= 2021 Men's Ice Hockey World Championships =

International ice hockey tournament

Map of the countries participating at the 2021 IIHF World Championship

The 2021 Men's Ice Hockey World Championships was the 84th such event hosted by the International Ice Hockey Federation. Due to the ongoing COVID-19 pandemic, only teams in the championship division participated in this year's tournament. The competition served as a qualification tournament for the top (only) division placements in the 2022 competition.

After all events were cancelled in 2020, all teams remained in their respective divisions. Singapore was scheduled to be the newest national team to participate and has been assigned to Division IV. On 18 November 2020, the IIHF announced that they had cancelled the tournaments for Divisions I, II, III and IV due to the COVID-19 pandemic. The Championship Division was held from 21 May to 6 June.
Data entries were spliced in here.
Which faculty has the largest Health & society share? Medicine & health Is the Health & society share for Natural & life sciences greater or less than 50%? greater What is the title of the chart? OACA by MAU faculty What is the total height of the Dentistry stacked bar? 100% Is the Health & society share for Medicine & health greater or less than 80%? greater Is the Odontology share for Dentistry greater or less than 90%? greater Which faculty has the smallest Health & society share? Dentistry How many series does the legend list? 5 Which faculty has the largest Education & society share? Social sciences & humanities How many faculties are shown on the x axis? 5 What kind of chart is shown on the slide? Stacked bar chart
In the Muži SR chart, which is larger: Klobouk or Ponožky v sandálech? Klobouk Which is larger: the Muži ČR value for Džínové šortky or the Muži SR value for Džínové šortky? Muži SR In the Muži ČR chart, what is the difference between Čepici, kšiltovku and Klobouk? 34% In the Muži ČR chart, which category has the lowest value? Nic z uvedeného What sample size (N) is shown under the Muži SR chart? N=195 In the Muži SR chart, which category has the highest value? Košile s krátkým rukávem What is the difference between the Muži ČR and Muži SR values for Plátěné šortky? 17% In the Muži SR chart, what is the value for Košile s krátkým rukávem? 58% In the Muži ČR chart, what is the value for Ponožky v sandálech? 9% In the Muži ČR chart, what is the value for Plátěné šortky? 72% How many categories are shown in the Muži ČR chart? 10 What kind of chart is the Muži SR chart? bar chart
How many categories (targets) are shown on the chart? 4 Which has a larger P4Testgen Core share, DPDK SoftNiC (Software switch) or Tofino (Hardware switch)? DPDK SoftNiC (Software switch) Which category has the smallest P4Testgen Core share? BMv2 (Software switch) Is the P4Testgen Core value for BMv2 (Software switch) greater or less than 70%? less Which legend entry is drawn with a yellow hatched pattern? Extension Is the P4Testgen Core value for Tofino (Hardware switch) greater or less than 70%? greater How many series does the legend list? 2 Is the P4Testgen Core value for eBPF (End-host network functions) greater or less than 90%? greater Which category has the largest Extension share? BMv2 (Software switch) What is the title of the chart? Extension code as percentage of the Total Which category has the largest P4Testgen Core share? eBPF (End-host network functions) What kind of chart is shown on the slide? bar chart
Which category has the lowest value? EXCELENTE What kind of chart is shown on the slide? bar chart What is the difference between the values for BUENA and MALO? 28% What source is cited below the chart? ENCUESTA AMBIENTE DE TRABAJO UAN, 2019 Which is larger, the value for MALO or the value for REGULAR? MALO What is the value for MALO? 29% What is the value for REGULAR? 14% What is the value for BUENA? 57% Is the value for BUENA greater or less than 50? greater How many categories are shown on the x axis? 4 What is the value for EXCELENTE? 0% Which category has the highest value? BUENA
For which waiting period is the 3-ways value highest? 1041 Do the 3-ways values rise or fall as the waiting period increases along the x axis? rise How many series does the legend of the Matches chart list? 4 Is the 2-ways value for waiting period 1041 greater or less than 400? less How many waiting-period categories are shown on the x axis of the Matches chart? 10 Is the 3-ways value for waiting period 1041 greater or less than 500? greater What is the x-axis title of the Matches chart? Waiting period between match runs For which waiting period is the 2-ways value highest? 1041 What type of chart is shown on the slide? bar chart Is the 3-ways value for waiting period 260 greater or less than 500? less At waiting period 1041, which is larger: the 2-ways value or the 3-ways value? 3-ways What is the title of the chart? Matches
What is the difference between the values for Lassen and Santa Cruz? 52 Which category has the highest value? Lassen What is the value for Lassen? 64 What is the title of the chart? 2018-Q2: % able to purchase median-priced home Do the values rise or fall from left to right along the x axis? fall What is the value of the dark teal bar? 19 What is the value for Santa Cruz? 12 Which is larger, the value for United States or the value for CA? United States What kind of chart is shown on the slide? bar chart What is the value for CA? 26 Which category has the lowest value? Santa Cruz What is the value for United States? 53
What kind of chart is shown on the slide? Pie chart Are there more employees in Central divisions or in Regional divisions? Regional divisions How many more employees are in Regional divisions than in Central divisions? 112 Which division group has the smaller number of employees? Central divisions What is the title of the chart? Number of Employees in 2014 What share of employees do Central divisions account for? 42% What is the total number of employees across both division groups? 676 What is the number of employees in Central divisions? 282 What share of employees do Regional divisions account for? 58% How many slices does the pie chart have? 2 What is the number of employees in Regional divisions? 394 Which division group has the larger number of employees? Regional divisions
==Championship (Top Division)==

The tournament was held in Riga, Latvia from 21 May to 6 June 2021. Minsk, Belarus was originally scheduled to be a co-host, but in January 2021, the IIHF chose to remove Belarus as the host, due to security concerns.

| Pos | Grp | Teamv; t; e; | Pld | W | OTW | OTL | L | GF | GA | GD | Pts | Final result |
| 1 | B | Canada | 10 | 4 | 2 | 1 | 3 | 28 | 23 | +5 | 17 | Champions |
| 2 | B | Finland | 10 | 6 | 2 | 2 | 0 | 24 | 14 | +10 | 24 | Runners-up |
| 3 | B | United States | 10 | 8 | 0 | 0 | 2 | 35 | 14 | +21 | 24 | Third place |
| 4 | B | Germany | 10 | 4 | 1 | 0 | 5 | 27 | 24 | +3 | 14 | Fourth place |
| 5 | A | ROC | 8 | 5 | 1 | 1 | 1 | 29 | 12 | +17 | 18 | Eliminated in Quarter-finals |
| 6 | A | Switzerland | 8 | 5 | 0 | 1 | 2 | 29 | 20 | +9 | 16 |
| 7 | A | Czech Republic | 8 | 3 | 2 | 0 | 3 | 27 | 19 | +8 | 13 |
| 8 | A | Slovakia | 8 | 4 | 0 | 0 | 4 | 18 | 28 | −10 | 12 |
| 9 | A | Sweden | 7 | 3 | 0 | 1 | 3 | 21 | 14 | +7 | 10 | Eliminated in Group stage |
| 10 | B | Kazakhstan | 7 | 2 | 2 | 0 | 3 | 22 | 18 | +4 | 10 |
| 11 | B | Latvia (H) | 7 | 2 | 0 | 3 | 2 | 15 | 16 | −1 | 9 |
| 12 | A | Denmark | 7 | 2 | 1 | 1 | 3 | 13 | 15 | −2 | 9 |
| 13 | B | Norway | 7 | 2 | 1 | 0 | 4 | 17 | 21 | −4 | 8 |
| 14 | A | Great Britain | 7 | 1 | 0 | 1 | 5 | 13 | 31 | −18 | 4 |
| 15 | A | Belarus | 7 | 1 | 0 | 1 | 5 | 10 | 29 | −19 | 4 |
| 16 | B | Italy | 7 | 0 | 0 | 0 | 7 | 11 | 41 | −30 | 0 |

==Division I==

===Group A===
The tournament was scheduled to be held in Ljubljana, Slovenia from 9 to 15 May 2021.

===Group B===
The tournament was scheduled to be held in Katowice, Poland from 26 April to 2 May 2021.

==Division II==

===Group A===
The tournament was scheduled to be held in Beijing, China from 10 to 16 April 2021.

===Group B===
The tournament was scheduled to be held in Reykjavík, Iceland from 18 to 24 April 2021.

==Division III==

===Group A===
The tournament was scheduled to be held in Kockelscheuer, Luxembourg from 18 to 24 April 2021.

===Group B===
The tournament was scheduled to be held in Cape Town, South Africa from 19 to 25 April 2021.

==Division IV==

The tournament was scheduled to be held in Bishkek, Kyrgyzstan from 3 to 5 March 2021.